Higher Accuracy Measurements of Photochemical Properties of Very Short-Lived Substances.

Abstract:

Despite the broad applicability of simple fully halogenated hydrocarbons in various industries, the production and use of bromo(chloro)fluorocarbons (Halons) and chlorofluorocarbons (CFCs) has been phased out because of the danger they pose to the Earth's stratospheric ozone layer. In addition, all halogen-containing hydrocarbons are infrared active gases because of their strong absorption bands in the region of the atmospheric transparency window between ca. 8 and 12 mm that can affect the Earth’s radiation balance. However, the effort to find replacements continues to return to bromine (chlorine)-containing compounds because of their excellent properties as industrial solvents and cleaning agents and especially because of bromine efficiency as a chemically active flame suppressant.

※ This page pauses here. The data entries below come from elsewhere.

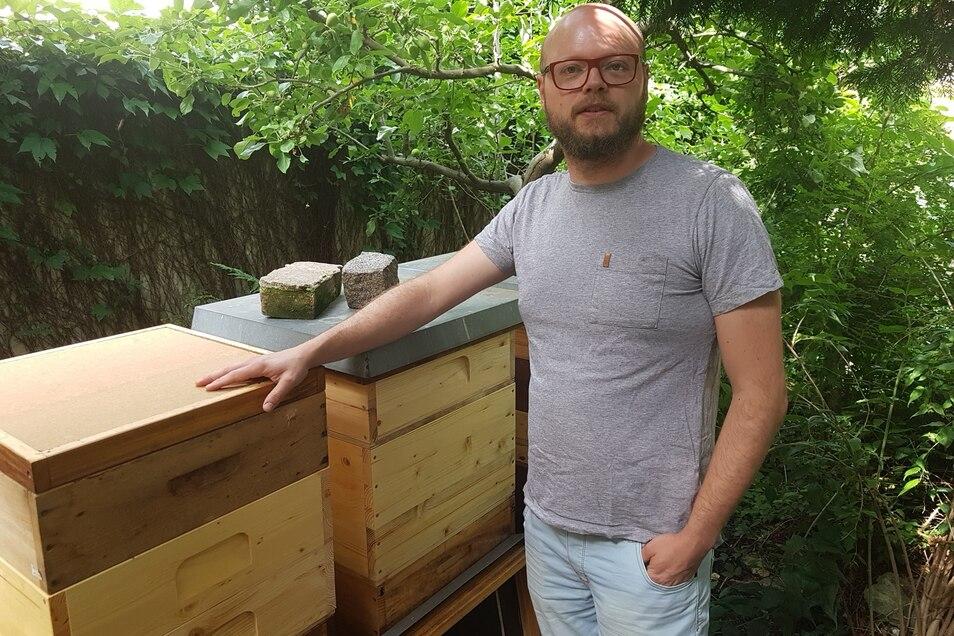 Imker-Profi Toni Kaden kennt zwar nicht jede seiner Biene beim Namen, weiß aber, wie sie ticken.
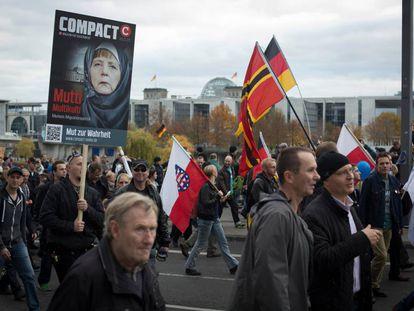 Manifestación en Berlín organizada por el partido de extrema derecha AfD contra la canciller Merkel en 2015.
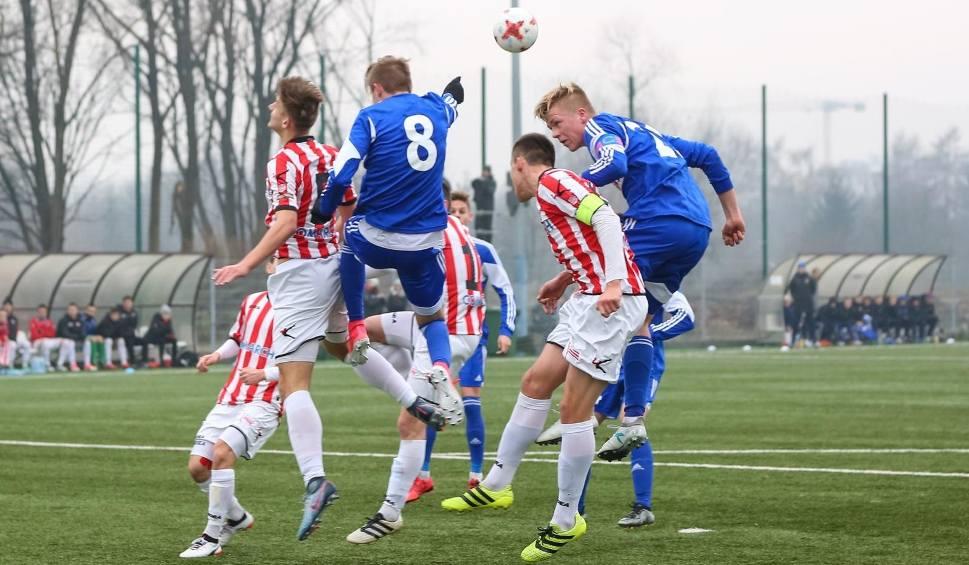 Film do artykułu: 18-letni wychowankowie Cracovii i Wisły zostali na lodzie. Czy ratunkiem będzie reaktywowanie rezerw ekstraklasowych klubów w IV lidze?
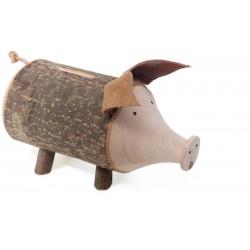 Un porcellino in corteccia serve da salvadanaio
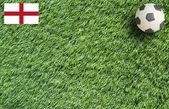 Modellera fotboll på gräs bakgrund — Stockfoto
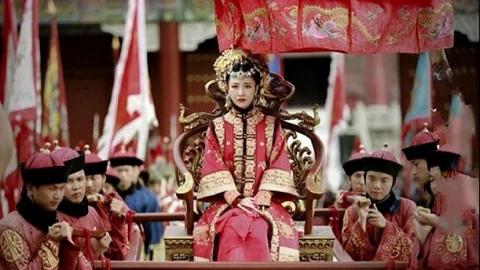 中国历史上,唯一穿龙袍下葬的女人竟是她!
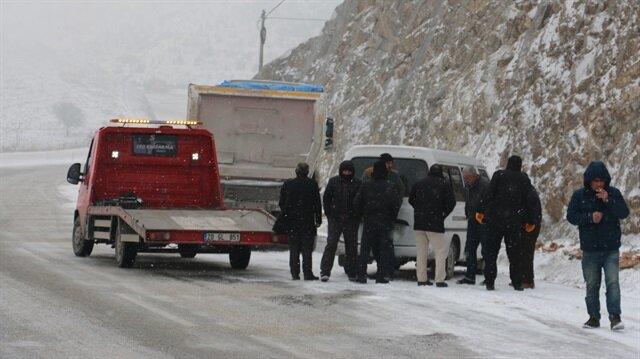 Denizli-Antalya karayolu tek yönlü kapatıldı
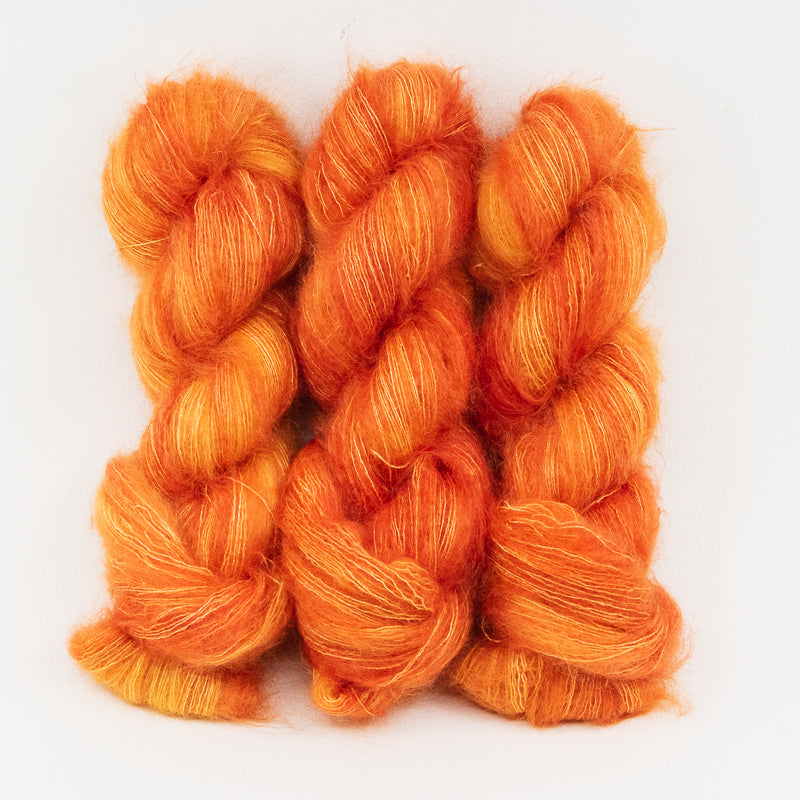 Nectarine in Fingering / Sock Weight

The primary approach to this problem has been to test candidate replacement compounds that have very short atmospheric lifetimes and therefore substantially reduced ozone depleting and radiative impacts.

Reactions with hydroxyl radicals (OH) and photolysis are the main processes dictating the compound residence time in the atmosphere for a majority of trace gases. In case of very short-lived substances (VSLS) their reaction with OH dictates both the atmospheric lifetime and active halogen release. Therefore, the accuracy of OH kinetic data is of primary importance for the purpose of comprehensive atmospheric modeling of compound’s impact on the atmosphere, such as in ozone depletion and climate change.

We demonstrated the ability to determine the OH reaction rate constants over the temperature range of atmospheric interest with the total uncertainty of ~2-3%, thus making laboratory measurements a negligible source of uncertainty in atmospheric modeling. These studies revealed the different reactivity of molecular isomers toward OH and a non-Arrhenius behavior of the temperature dependence to be a rather common kinetic feature of the OH reactivity, which can be accounted for in atmospheric modeling. High accuracy IR and UV absorption spectra were measured to allow the estimation of GWP and ODPs of candidate replacement compounds and their detection in the atmosphere.